▶ **LIST OF TASKS**:
1 - Answer these from the notes on tuple storage, one line each, marked (a) to (c):
(a) Why is a write more expensive when a DBMS pre-joins related tables?
(b) What example type do the notes give for integers?
(c) What two kinds of meta-data are given as examples for fixed-point precision numbers?
2 - Summarize the notes on tuple storage in two sentences.
3 - Extend the notes on tuple storage, starting after their last line.

6.1. Denormalized tuple data

  • If two tables are related, a DBMS can “pre-join” them so that the tables are on the same page.
  • The read is faster since only one page is required to load, but the write is more expensive since a tuple needs more space (not free lunch in DB system!).

7. Data representation

  • A data representation scheme specifies how a DBMS stores the bytes of a tuple.
  • Tuples can be word-aligned via padding or attribute reordering to make sure the CPU can access a tuple without unexpected behavior.
  • 5 high level data types stored in a tuple: integer, variable-precision numbers, fixed-point precision numbers, variable length values, dates/times.

7.1. Integers

  • Fixed length, usually stored using the DBMS native C/C++ types.
  • E.g., INTEGER.

7.2. Variable precision numbers

  • Inexact, variable-precision numeric types; fast than arbitrary precision numbers.
  • Could have rounding errors.
  • E.g., REAL.

7.3. Fixed-point precision numbers

  • Arbitrary precision data type stored in exact, variable-length binary representation (almost like a string) with additional meta-data (e.g., length, decimal position).
  • E.g., DECIMAL.

▶ **COLLECTED DATA**:
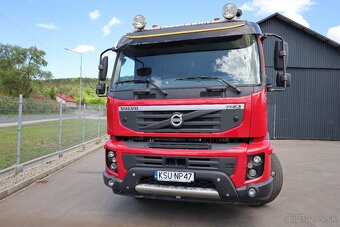 Volvo FMX 500 - 4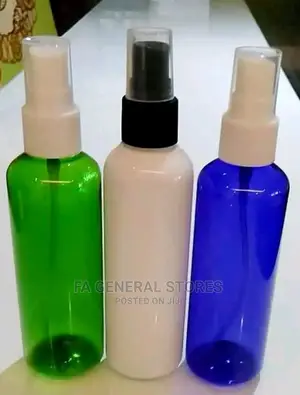 Mist Spray Bottles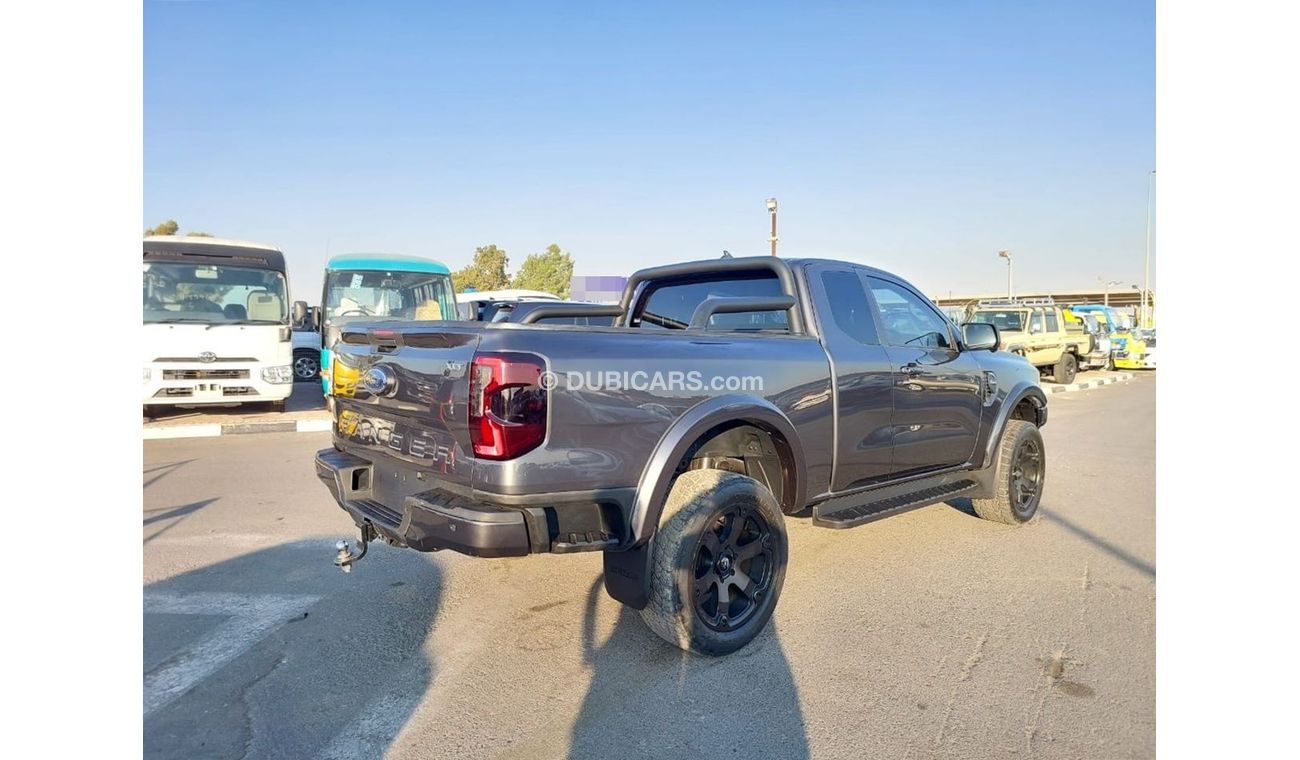 فورد رانجر FORD RANGER PICK UP RIGHT HAND DRIVE(PM71920)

▶ **SOLVED TASKS**:
1 -
(a) A tuple needs more space.
(b) INTEGER.
(c) Length and decimal position.

2 - When two tables are related, a DBMS can pre-join them onto the same page, which makes reads faster but writes more expensive because a tuple needs more space. A data representation scheme specifies how a DBMS stores a tuple's bytes, and the types covered include fixed-length integers, inexact variable-precision numbers that could have rounding errors, and exact fixed-point precision numbers stored with additional meta-data.

3 -
7.4. Variable-length data

  • Represent data of arbitrary length, usually stored with a header to keep the track of the length and the checksum.
  • Overflowed data is stored on a special overflow page referenced by the tuple, the overflow page can also contain pointers to next overflow pages.
  • Some DBMS allows to store files (e.g., photos) externally, but the DBMS cannot modify them.
  • E.g., BLOB.

7.5. Dates/Times

  • Usually represented as unit time, e.g., micro/milli-seconds.
  • E.g., TIMESTAMP.

7.6. Null

  • 3 common approaches to represent nulls:
    • Most common: store a bitmap in a centralized header to specify which attributes are null.
    • Designate a value, e.g., INT32_MIN.
    • Not recommended: store a flag per attribute to mark a value is null; may need more bits to ensure word alignment.

8. System catalogs

  • A DBMS maintains an internal catalog table for the table meta-data, e.g., tables/columns, user permissions, table statistics.
  • Bootstrapped by special code.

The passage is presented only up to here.